> _Parts of the exercise_
• A. Answer these questions using the passage on SIAN and Lars Thorsen.
(i) In what year did Thorsen become leader of SIAN?
(ii) What sentence did Thorsen receive for hate speech in flyers the group distributed?
(iii) How long was the jail sentence Thorsen received in October 2022?
• B. Carry the passage on SIAN and Lars Thorsen forward from its final sentence.

> _Quoted passage_
* * * * * * *

As Lars Thorsen became leader of SIAN in 2019, the group has started to repeatedly burn and desecrate the Quran at their rallies, and in front of mosques. Some days before the first Quran-burning, Thorsen was sentenced to 30 days suspended imprisonment and 20,000 NOK for hate speech in flyers distributed by the group. In 2020, Thorsen was attacked and beaten bloody and unconscious at a rally in Bergen after having called Muhammad a "depraved false prophet". Later the same year, he participated in a primetime debate show on state broadcaster NRK, in which he named some of the many Muslims he wanted to have deported from Norway.

After a Quran-burning event in July 2022, a vehicle with five SIAN-activists including Thorsen was deliberately crashed into, causing their vehicle to be flipped around onto its roof. A woman was arrested after the attack. In October 2022, Thorsen was sentenced to three weeks in jail for having sprayed red defence spray in the face of three men at three different SIAN-rallies.

* * * * * * *

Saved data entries
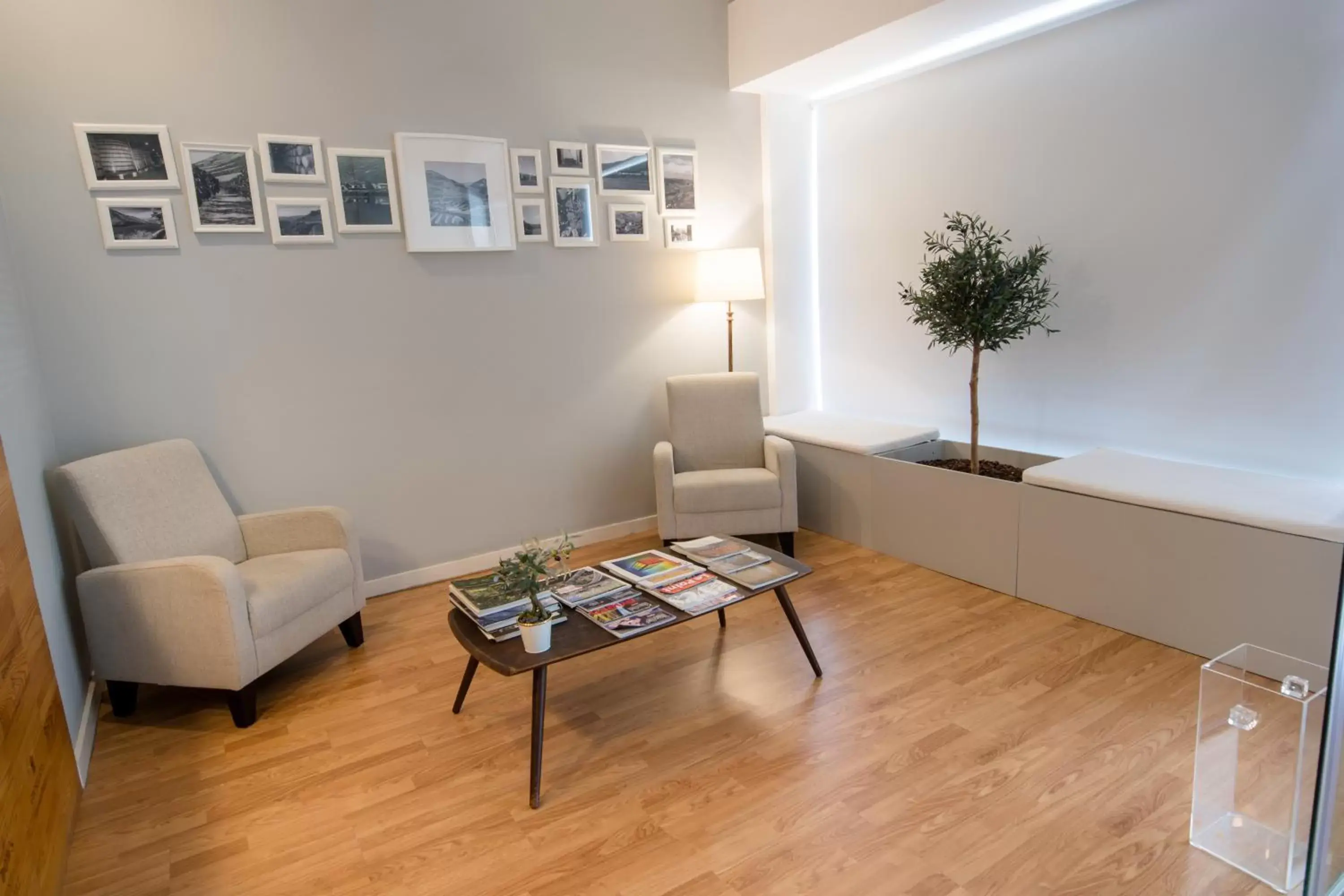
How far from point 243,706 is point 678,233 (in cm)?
307

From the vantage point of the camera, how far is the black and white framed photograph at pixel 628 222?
4105mm

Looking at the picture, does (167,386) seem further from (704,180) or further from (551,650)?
(704,180)

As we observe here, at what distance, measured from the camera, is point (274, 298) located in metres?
Result: 3.31

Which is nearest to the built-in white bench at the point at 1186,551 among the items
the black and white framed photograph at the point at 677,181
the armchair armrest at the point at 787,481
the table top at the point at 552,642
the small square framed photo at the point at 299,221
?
the armchair armrest at the point at 787,481

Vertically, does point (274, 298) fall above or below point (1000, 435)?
above

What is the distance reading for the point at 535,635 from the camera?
215 centimetres

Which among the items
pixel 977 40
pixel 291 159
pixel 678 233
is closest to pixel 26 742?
pixel 291 159

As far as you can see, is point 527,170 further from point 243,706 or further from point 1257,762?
point 1257,762

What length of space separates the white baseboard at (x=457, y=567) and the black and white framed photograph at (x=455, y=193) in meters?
1.51

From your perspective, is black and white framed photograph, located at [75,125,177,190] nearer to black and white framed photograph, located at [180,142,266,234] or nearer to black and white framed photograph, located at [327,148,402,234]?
black and white framed photograph, located at [180,142,266,234]

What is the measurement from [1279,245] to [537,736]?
127 inches

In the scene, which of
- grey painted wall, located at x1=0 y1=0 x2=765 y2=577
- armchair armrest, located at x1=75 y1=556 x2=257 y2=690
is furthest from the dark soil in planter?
armchair armrest, located at x1=75 y1=556 x2=257 y2=690

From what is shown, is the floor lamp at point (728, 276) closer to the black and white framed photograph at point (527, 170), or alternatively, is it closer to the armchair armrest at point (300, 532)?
the black and white framed photograph at point (527, 170)

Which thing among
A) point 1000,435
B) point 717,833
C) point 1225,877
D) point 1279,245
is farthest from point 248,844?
point 1279,245
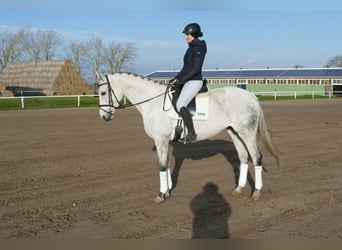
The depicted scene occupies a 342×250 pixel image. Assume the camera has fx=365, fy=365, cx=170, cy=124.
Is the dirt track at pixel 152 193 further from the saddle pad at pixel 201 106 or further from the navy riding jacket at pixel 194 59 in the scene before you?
the navy riding jacket at pixel 194 59

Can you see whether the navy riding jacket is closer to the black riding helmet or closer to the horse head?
the black riding helmet

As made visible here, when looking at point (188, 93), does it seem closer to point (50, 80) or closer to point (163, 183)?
point (163, 183)

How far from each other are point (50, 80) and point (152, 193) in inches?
1518

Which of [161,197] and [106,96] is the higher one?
[106,96]

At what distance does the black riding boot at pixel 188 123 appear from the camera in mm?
6137

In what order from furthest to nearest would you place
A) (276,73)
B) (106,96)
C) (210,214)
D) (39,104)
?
(276,73) < (39,104) < (106,96) < (210,214)

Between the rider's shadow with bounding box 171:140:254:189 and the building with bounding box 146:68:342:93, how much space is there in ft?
132

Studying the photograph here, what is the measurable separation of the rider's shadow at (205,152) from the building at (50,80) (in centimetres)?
3080

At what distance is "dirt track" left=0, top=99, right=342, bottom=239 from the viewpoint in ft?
16.1

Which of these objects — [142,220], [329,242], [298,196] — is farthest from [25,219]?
[298,196]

* * * * * * *

> _Written responses_
• A.
(i) 2019
(ii) 30 days suspended imprisonment and 20,000 NOK
(iii) Three weeks

• B.
==Views by commentators==

In a comment in Aftenposten in 2004, Jahn Otto Johansen called the former FOMI "extremely Muslim-hostile." The then secretary general of the Norwegian Humanist Association, Lars Gule, has also stated that the organisation "uses a hateful and vulgar language with a clearly discriminating content." In December 2005, the court decision against NHA fell in the case of libel initiated by the leader of SIAN, Arne Tumyr, after the former chair woman of the NHA board publicly had characterised a letter to the editor from Tumyr as "racist". Ingunn Økland of Aftenposten has criticised the use both by SIAN and its opponents of labelling each other "Nazi" in the Islam debate.

On the other hand, Iraqi refugee and writer Walid al-Kubaisi has made appearances in the organisation, and in the feature story "Norway for Norwegians" (Norge for nordmenn) in Klassekampen in 2005 stated that "the forum showed a variation of thoughts and opinions within the frame of fear of Islamism. The fear of Islamism is healthy and legitimate for the population of Europe, and in the Muslim world."